May I ask if there is a website where we can input a Czech word and see how it declines in full? 

I just know that Pravidla.cz does show some forms, but I would prefer if I could see them in full and neatly in a table. Preferably with alternate forms. That would be useful to check if I have made any mistakes.
http://www.pravidla.cz/hledej.php?qr=stroj

Thanks !


----------



## Jana337

I'm afraid you'll have to rely on Pravidla and Google, or ask us if you have doubts. I haven't encountered such a website yet.


----------



## Kwunlam

I just found : 
1. http://cs.wiktionary.org/wiki/Hlavní_strana
But it gives no entry for "vepřeva" (trying some basic words). 

2. České skloňování / The czech declensions (v. 0.96)
http://www.pteryx.net/sklonovani.html
No problem for the word "vepřeva", but I do not know why it does not decline "moře" for me.


----------



## kusurija

I did not know, that there exist such word as 





> "vepřeva"


 in Czech language. Did You mean "vepřové"? Pork (meat)


----------



## werrr

My guess is "vepřová (pečeně)".


----------



## Kwunlam

kusurija said:


> I did not know, that there exist such word as  in Czech language. Did You mean "vepřové"? Pork (meat)



Ops, sorry for the mistake.

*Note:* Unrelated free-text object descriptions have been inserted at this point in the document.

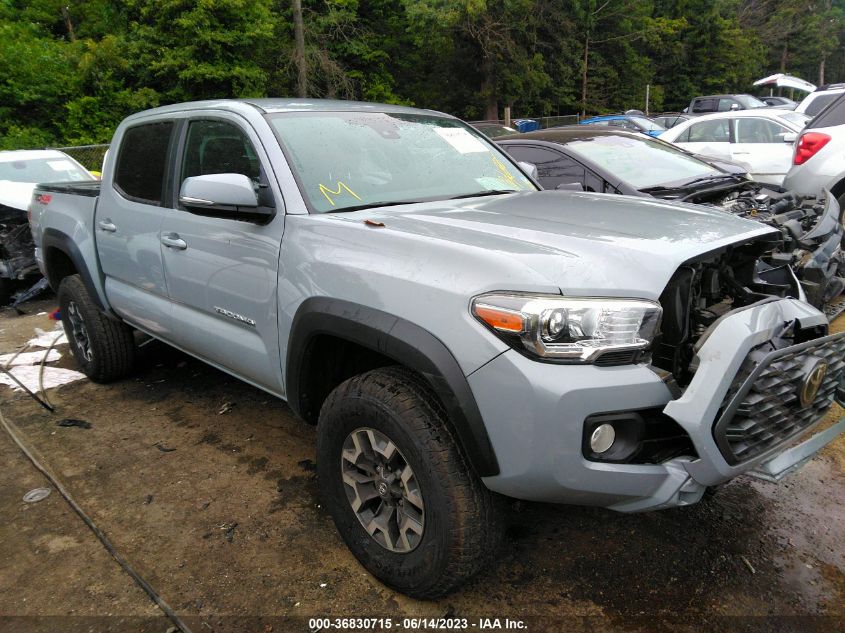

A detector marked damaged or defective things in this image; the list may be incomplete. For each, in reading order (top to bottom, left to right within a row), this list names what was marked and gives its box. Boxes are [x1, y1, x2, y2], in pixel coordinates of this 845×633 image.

crumpled hood [0, 180, 36, 212]
wrecked vehicle [0, 151, 95, 304]
crumpled hood [336, 190, 780, 298]
wrecked vehicle [498, 126, 840, 316]
wrecked vehicle [26, 99, 844, 596]
damaged front bumper [474, 298, 844, 512]
detached grille [712, 330, 844, 464]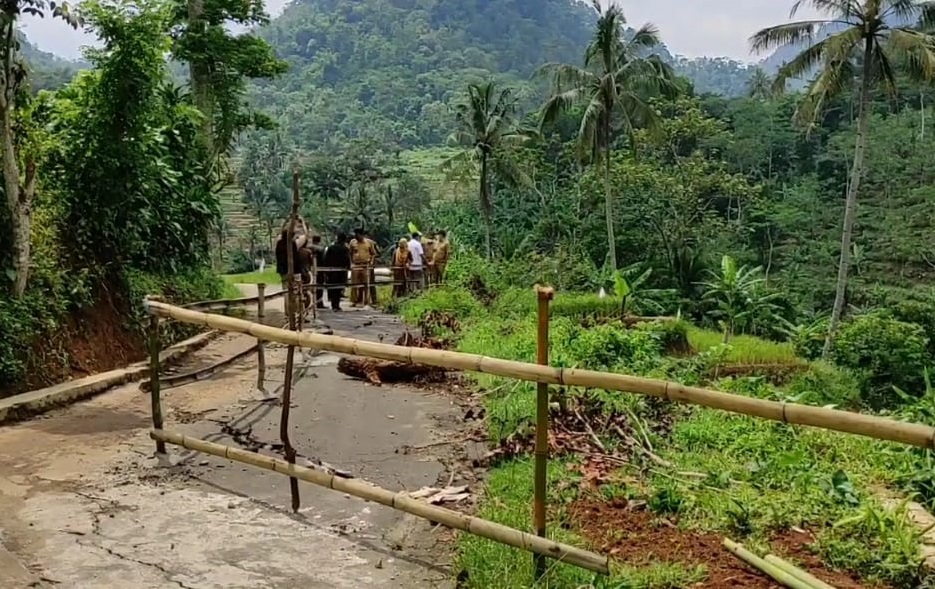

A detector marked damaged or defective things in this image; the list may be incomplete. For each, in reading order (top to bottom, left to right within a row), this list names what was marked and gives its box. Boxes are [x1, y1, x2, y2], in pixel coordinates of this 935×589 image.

cracked asphalt road [0, 294, 468, 588]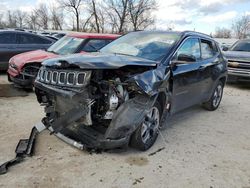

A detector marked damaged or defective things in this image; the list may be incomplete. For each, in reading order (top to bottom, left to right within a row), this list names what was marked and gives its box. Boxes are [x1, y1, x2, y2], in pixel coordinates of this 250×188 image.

crumpled hood [11, 50, 58, 70]
shattered headlight housing [36, 67, 92, 87]
front end damage [33, 58, 162, 150]
crumpled hood [42, 52, 157, 69]
damaged dark gray suv [34, 31, 228, 151]
detached bumper piece [0, 126, 40, 175]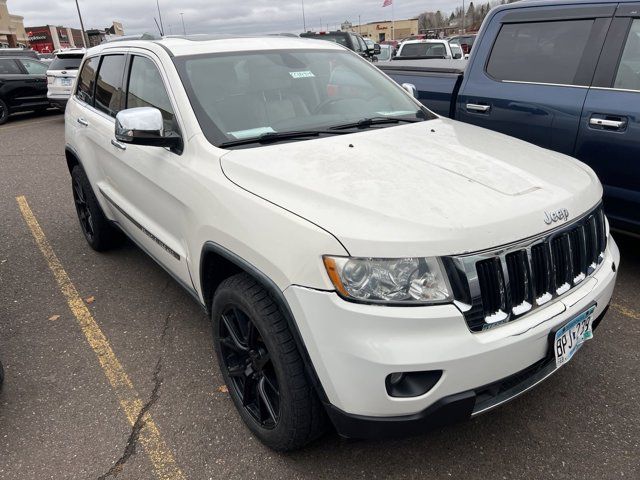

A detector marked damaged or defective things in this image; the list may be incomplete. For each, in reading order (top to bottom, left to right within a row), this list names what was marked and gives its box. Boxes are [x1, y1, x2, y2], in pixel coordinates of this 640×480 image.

crack in asphalt [97, 310, 172, 478]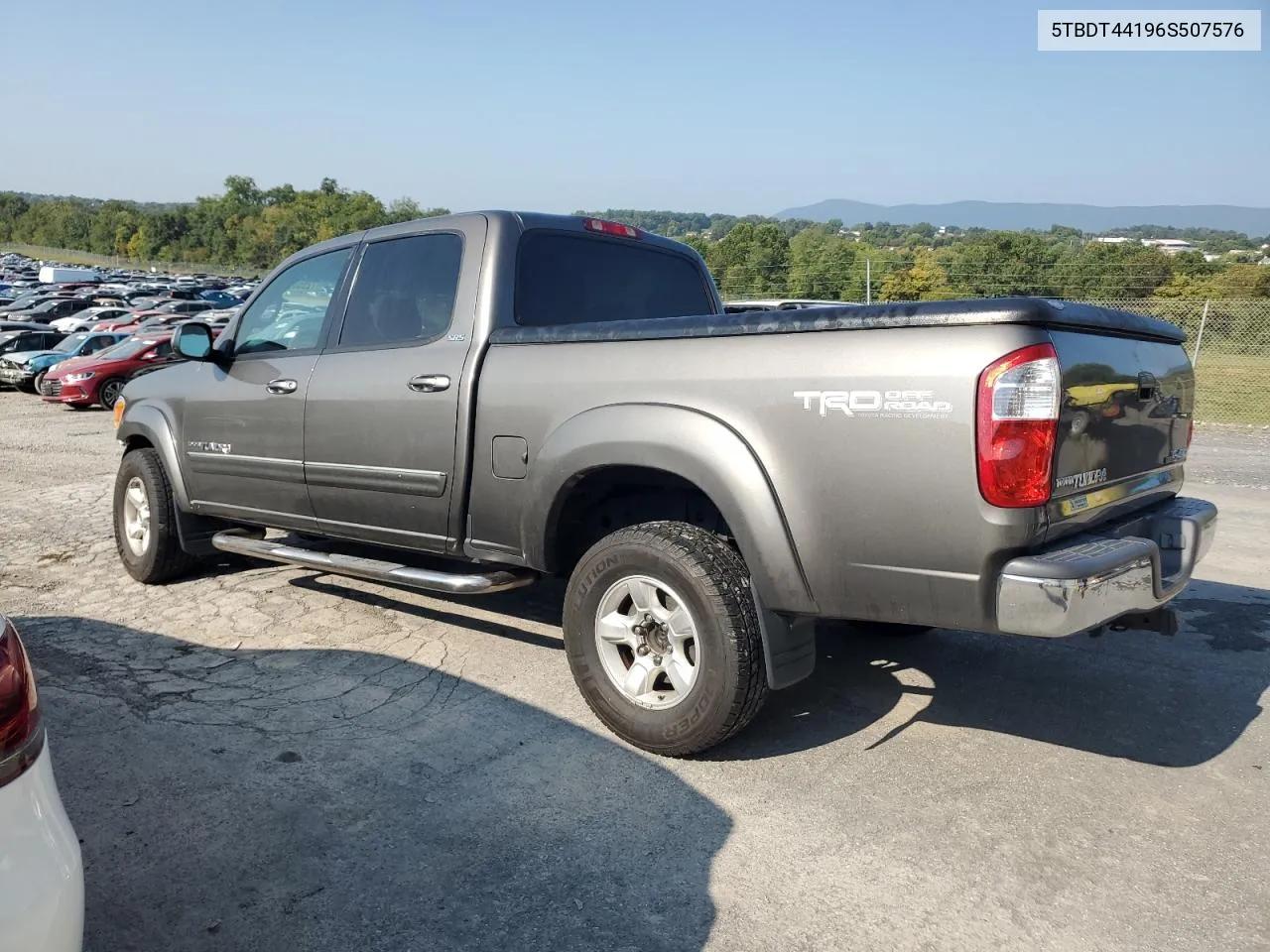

I meant "vepřové".


----------



## kusurija

Moře:
1. sg. - moře
2. sg. - moře
3. sg. - moři
4. sg. - moře
5. sg. - moře!
6. sg. - (o)moři
7. sg. - mořem

1. pl. - moře
2. pl. - moří
3. pl. - mořím
4. pl. - moře
5. pl. - moře!
6. pl. - (o)mořích
7. pl. - moři

Hope this helped.


----------



## Kwunlam

Thanks... 

I have found one dictionary with some declension forms. 
http://www.oplatek.cz/odpovedcn.php?Jazyk=5


----------



## Kwunlam

There is such an entry in "vepřová" in the dictionary, does it mean pork also ?


----------